### Given request:
Collect each line of the material below that contains the string "left", and copy those lines out in full. Matching is case-sensitive.

### Provided information:
◇ ◇ ◇ ◇
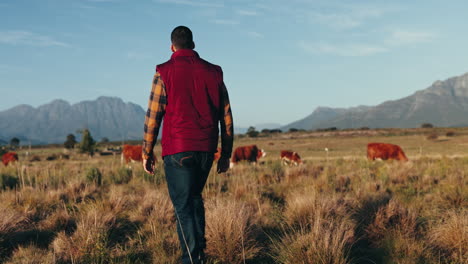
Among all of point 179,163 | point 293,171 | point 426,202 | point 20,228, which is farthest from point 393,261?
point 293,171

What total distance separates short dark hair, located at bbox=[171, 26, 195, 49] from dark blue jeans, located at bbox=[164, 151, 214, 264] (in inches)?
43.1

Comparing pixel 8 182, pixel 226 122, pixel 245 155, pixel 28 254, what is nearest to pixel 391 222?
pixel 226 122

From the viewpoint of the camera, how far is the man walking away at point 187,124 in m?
◇ ◇ ◇ ◇
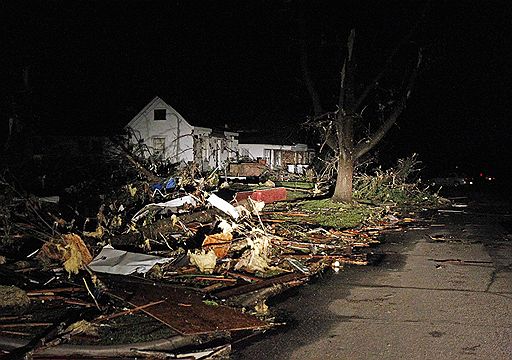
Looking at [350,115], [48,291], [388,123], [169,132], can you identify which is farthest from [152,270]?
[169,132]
◇ ◇ ◇ ◇
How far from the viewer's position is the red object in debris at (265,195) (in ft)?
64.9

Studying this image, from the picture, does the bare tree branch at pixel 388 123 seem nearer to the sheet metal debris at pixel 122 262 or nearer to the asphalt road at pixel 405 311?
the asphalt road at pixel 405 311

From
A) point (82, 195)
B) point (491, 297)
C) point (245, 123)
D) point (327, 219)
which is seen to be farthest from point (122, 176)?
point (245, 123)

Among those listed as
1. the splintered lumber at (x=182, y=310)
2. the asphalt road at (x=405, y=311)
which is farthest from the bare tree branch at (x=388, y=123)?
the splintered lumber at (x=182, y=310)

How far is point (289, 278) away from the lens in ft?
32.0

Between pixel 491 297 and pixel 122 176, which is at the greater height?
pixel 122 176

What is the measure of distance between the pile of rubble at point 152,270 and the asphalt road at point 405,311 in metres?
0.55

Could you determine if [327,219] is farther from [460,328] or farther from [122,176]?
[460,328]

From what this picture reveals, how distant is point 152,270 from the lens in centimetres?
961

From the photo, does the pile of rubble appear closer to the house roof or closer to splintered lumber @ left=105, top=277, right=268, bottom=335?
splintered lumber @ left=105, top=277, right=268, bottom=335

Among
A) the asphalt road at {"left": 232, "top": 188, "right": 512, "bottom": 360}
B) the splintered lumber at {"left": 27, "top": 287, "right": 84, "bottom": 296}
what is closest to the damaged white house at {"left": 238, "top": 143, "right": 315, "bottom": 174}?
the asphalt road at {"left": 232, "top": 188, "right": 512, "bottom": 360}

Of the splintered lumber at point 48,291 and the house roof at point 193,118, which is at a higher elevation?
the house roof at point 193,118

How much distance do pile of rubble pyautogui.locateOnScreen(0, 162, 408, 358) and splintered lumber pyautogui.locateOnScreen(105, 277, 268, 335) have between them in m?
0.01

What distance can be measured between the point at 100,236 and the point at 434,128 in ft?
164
◇ ◇ ◇ ◇
### Task answer:
From the photo, does the pile of rubble appear closer to the house roof or closer to splintered lumber @ left=105, top=277, right=268, bottom=335?
splintered lumber @ left=105, top=277, right=268, bottom=335
A) the asphalt road at {"left": 232, "top": 188, "right": 512, "bottom": 360}
B) the splintered lumber at {"left": 27, "top": 287, "right": 84, "bottom": 296}
what is closest to the damaged white house at {"left": 238, "top": 143, "right": 315, "bottom": 174}?
the asphalt road at {"left": 232, "top": 188, "right": 512, "bottom": 360}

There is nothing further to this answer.